-- Begin SOURCE EXCERPT --

# Please Help



## kwelsh (Aug 23, 2012)

I am a DVC member and an RCI points member. I booked a vacation for this Christmas in a studio at WDW using my DVC points. I realized I needed more room and booked a 2 bedroom using my RCI points. I was excited at all the space I now had and invited other family members to join us. Then RCI called and said they made a mistake and because my home property is within 30 miles of WDW I can not use my points to stay on Disney property. RCI indicated that one possible solution to this problem would be to transfer my points to an RCI member who has an equal number of points then they could  book the vacation and send me as their guest. Does this seem right? How would I go about finding someone? I am so confused. Any help would be appreciated.


----------



## VivianLynne (Aug 23, 2012)

Your RCI Points are Home Resort'ed within 30 miles of Disney?

Or did they somehow figure out, you own DVC points?


----------



## kwelsh (Aug 24, 2012)

VivianLynne said:


> Your RCI Points are Home Resort'ed within 30 miles of Disney?
> 
> Or did they somehow figure out, you own DVC points?


My home resort is within 30 miles.  I do not recall telling RCI I owned DVC points until they called to tell me they would not honor rhe RCI confirmation I received.


----------

-- End SOURCE EXCERPT --

GIVEN EXERCISE A: Update everything in the records from the line containing "Given this scene, is" down to the end of the records, replacing "nearest" with "closest" and leaving all else unchanged.
The forum thread and the records below it have no connection to each other.

-- Begin DATA SHOWN --

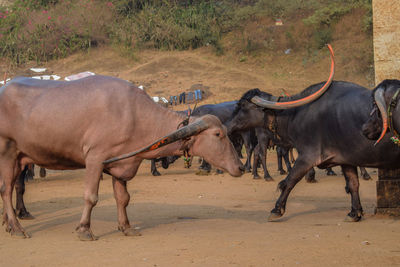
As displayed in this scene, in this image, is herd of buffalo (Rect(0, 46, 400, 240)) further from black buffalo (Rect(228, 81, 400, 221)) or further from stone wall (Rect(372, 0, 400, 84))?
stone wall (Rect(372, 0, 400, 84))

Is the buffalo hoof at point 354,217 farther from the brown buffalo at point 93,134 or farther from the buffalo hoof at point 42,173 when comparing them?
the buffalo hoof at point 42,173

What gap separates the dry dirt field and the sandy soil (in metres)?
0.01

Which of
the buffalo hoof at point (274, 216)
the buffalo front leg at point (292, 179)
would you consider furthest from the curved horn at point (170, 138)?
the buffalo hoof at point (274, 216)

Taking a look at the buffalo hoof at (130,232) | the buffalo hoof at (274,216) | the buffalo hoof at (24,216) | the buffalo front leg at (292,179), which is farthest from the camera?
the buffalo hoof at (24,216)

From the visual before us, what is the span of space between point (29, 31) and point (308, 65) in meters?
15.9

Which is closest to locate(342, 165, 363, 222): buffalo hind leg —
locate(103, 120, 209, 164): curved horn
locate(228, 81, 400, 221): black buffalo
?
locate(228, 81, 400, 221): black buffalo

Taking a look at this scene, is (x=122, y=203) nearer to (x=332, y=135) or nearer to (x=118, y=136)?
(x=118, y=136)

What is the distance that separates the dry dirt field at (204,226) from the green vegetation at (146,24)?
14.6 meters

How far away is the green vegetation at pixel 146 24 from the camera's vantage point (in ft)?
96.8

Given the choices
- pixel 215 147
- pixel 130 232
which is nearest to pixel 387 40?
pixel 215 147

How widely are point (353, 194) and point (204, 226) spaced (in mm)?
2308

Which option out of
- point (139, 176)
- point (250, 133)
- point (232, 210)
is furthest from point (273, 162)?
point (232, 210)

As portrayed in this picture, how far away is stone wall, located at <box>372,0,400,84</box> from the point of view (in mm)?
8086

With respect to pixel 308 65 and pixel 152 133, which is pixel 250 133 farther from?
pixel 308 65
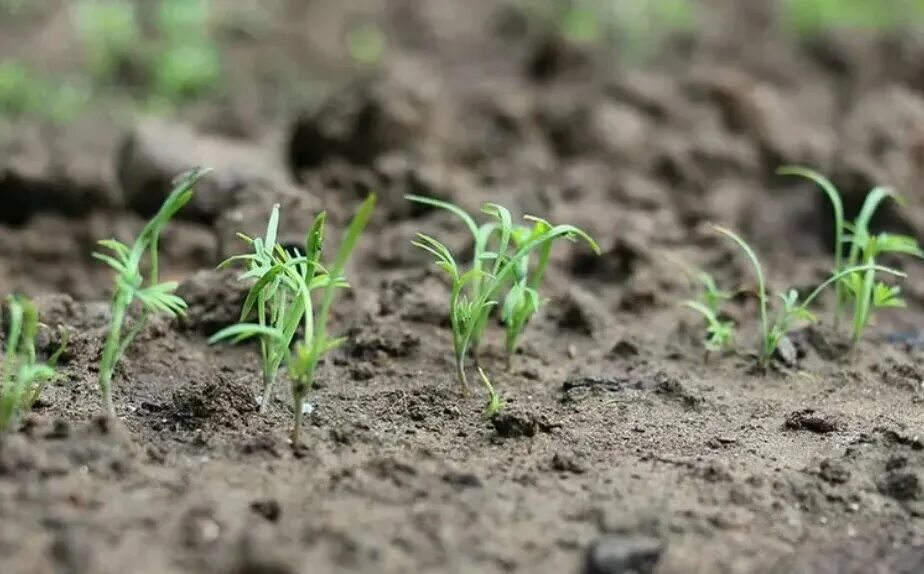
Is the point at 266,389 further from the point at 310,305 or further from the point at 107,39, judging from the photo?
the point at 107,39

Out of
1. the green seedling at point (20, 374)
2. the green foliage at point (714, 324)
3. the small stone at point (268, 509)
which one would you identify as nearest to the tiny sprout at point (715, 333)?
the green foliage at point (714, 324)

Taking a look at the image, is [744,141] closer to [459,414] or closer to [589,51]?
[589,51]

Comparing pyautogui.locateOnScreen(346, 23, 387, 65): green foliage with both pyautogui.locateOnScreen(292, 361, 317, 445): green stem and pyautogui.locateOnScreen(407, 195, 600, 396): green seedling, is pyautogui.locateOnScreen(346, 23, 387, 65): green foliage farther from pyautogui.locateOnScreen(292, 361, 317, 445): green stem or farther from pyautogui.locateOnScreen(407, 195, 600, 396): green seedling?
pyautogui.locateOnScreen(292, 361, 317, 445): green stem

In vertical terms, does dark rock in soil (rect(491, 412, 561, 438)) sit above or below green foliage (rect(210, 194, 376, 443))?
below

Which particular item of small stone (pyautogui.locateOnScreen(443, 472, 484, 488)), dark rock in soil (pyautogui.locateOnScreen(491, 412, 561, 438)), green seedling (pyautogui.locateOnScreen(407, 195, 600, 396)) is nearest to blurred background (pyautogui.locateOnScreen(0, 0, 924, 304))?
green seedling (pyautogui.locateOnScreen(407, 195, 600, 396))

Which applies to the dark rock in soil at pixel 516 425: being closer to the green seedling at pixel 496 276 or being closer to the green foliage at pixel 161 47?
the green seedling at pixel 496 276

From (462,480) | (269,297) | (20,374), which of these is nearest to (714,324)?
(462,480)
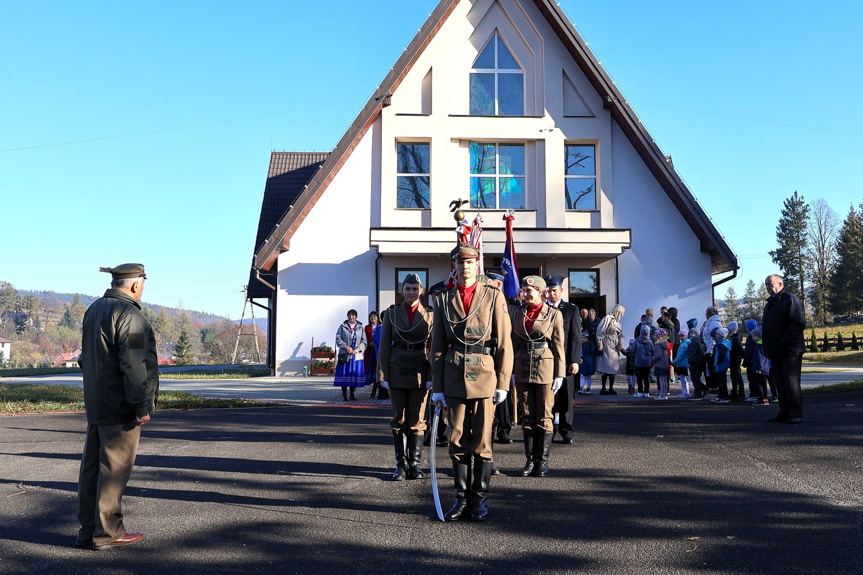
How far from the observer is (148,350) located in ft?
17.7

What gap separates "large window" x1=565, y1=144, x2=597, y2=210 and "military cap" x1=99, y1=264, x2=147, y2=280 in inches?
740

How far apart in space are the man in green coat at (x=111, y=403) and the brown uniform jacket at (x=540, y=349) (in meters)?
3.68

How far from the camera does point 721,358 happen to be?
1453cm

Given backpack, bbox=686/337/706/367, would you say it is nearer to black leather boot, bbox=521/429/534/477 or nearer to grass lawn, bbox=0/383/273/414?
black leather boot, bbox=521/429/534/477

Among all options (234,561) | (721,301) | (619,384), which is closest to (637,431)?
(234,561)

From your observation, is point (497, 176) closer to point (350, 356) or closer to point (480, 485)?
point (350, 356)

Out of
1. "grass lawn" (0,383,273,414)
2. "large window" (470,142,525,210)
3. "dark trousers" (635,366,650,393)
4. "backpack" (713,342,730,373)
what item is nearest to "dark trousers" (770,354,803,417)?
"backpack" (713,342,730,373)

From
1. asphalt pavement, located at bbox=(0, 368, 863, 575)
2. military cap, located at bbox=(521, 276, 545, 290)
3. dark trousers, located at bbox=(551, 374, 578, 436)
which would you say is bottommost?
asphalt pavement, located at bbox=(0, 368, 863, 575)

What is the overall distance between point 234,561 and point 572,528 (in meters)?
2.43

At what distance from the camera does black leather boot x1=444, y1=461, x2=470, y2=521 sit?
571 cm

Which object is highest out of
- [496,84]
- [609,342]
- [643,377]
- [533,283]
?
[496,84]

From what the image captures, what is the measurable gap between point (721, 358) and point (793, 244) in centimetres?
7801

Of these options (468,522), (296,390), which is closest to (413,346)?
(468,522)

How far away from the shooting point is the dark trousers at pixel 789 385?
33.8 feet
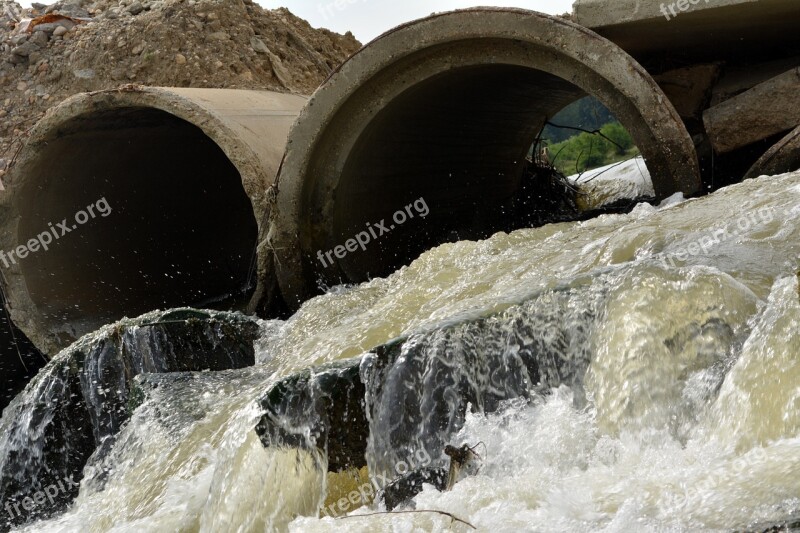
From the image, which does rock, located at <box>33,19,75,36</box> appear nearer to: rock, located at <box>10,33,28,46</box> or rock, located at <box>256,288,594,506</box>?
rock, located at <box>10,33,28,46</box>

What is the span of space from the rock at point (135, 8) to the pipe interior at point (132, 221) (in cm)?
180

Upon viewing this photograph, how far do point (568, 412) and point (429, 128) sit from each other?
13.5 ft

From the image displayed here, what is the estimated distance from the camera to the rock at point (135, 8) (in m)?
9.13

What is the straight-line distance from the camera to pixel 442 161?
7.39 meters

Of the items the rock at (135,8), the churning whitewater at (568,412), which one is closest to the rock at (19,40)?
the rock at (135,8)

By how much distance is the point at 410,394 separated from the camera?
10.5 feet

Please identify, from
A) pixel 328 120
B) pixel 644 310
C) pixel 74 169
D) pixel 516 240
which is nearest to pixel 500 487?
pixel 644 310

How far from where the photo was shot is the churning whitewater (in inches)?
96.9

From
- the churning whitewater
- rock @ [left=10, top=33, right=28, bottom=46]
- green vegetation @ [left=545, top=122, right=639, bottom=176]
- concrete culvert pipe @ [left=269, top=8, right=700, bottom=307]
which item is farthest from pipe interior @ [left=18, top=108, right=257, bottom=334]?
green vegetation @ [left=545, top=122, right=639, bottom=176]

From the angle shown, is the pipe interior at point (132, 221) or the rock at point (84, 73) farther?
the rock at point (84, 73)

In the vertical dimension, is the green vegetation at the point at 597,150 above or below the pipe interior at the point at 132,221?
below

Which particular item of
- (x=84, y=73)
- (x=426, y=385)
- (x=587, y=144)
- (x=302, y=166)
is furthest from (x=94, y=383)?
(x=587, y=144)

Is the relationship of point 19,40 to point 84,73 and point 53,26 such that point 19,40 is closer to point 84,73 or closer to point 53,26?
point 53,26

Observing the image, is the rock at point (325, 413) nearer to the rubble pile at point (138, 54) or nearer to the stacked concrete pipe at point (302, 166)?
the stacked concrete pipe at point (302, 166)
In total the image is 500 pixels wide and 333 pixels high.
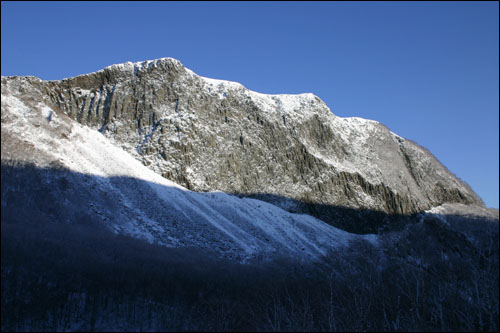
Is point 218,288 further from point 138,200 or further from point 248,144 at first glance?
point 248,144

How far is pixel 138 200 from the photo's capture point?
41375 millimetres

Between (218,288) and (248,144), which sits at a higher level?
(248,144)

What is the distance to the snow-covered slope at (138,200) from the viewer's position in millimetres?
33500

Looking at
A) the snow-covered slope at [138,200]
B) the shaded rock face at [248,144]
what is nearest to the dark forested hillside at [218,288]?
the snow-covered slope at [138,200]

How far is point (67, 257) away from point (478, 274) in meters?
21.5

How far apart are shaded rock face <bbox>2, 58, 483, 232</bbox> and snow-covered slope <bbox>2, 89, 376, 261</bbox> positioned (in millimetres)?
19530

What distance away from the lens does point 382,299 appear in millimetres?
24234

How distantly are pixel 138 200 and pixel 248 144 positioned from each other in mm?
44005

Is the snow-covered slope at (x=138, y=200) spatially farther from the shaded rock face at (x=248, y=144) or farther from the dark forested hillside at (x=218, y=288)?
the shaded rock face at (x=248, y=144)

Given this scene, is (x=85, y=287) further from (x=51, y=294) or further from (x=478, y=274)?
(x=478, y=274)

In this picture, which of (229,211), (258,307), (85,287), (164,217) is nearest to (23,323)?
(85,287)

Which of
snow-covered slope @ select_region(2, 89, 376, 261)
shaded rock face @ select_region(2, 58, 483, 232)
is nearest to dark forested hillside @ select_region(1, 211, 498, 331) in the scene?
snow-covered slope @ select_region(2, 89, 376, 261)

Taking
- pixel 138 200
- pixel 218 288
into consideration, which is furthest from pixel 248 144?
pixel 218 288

-- End DATA SHOWN --

GIVEN EXERCISE B: In the forum thread about RCI points, what reason did RCI give for why the member could not use RCI points to stay on Disney property?

RIGHT ANSWER A:
Given this scene, is (x=85, y=287) further from (x=51, y=294) or further from (x=478, y=274)?
(x=478, y=274)

In this picture, which of (229,211), (258,307), (85,287), (164,217) is closest to (23,323)?
(85,287)

Which of
snow-covered slope @ select_region(2, 89, 376, 261)
shaded rock face @ select_region(2, 58, 483, 232)
is closest to dark forested hillside @ select_region(1, 211, 498, 331) in the scene?
snow-covered slope @ select_region(2, 89, 376, 261)

Taking
- pixel 138 200
- pixel 218 288
into consideration, which is furthest from pixel 248 144?
pixel 218 288

RIGHT ANSWER B: The member's home property is within 30 miles of WDW.